Approximating Feynman Integrals Using Complete Monotonicity and Stieltjes Properties

Abstract: We introduce two novel numerical approaches for computing Feynman integrals based on their complete monotonicity (CM) and Stieltjes properties. The first method uses that scalar Feynman integrals are CM, meaning that all their derivatives have a fixed sign, in the Euclidean kinematic region. This imposes strong constraints on the function space. Simultaneously, these integrals obey systems of linear differential equations with respect to kinematic parameters. By imposing that the solutions to these differential equations satisfy complete monotonicity across the Euclidean region, we develop an efficient and highly constraining numerical bootstrap method. We provide a proof of principle of the power of our approach by applying it to a class of multi-loop Feynman integrals with internal masses.

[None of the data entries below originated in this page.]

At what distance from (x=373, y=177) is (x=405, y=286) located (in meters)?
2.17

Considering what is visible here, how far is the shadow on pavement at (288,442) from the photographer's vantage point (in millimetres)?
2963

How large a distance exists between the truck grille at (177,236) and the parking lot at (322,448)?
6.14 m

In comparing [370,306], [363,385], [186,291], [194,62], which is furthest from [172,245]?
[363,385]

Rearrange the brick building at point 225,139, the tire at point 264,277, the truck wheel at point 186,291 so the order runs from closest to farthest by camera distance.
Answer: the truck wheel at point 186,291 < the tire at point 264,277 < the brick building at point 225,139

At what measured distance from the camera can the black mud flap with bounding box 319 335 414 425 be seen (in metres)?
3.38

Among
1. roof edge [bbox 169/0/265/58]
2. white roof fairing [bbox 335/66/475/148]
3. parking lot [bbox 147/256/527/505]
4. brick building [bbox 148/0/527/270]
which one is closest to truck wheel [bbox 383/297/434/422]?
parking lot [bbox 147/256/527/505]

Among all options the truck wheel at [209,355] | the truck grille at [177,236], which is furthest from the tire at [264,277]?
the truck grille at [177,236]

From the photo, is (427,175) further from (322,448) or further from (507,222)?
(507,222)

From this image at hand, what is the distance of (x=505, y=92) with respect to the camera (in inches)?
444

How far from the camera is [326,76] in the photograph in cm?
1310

The second method is based on a refinement of CM. We prove that Feynman integrals, within a certain range of parameters, such as dimension and propagator exponents, are not only CM but in fact Stieltjes functions. The latter can be described efficiently by Padé approximants that are known to converge in the cut complex plane. This means that these representations are valid also in analytically continued kinematics, such as physical scattering regions. These insights allow us to obtain rational approximations to Feynman integrals from minimal information, such as a Taylor expansion about a soft limit. We demonstrate the effectiveness of this method by applying it to a 20-loop banana-type Feynman integral. Finally, we comment on a number of extensions of these novel avenues for computing Feynman integrals.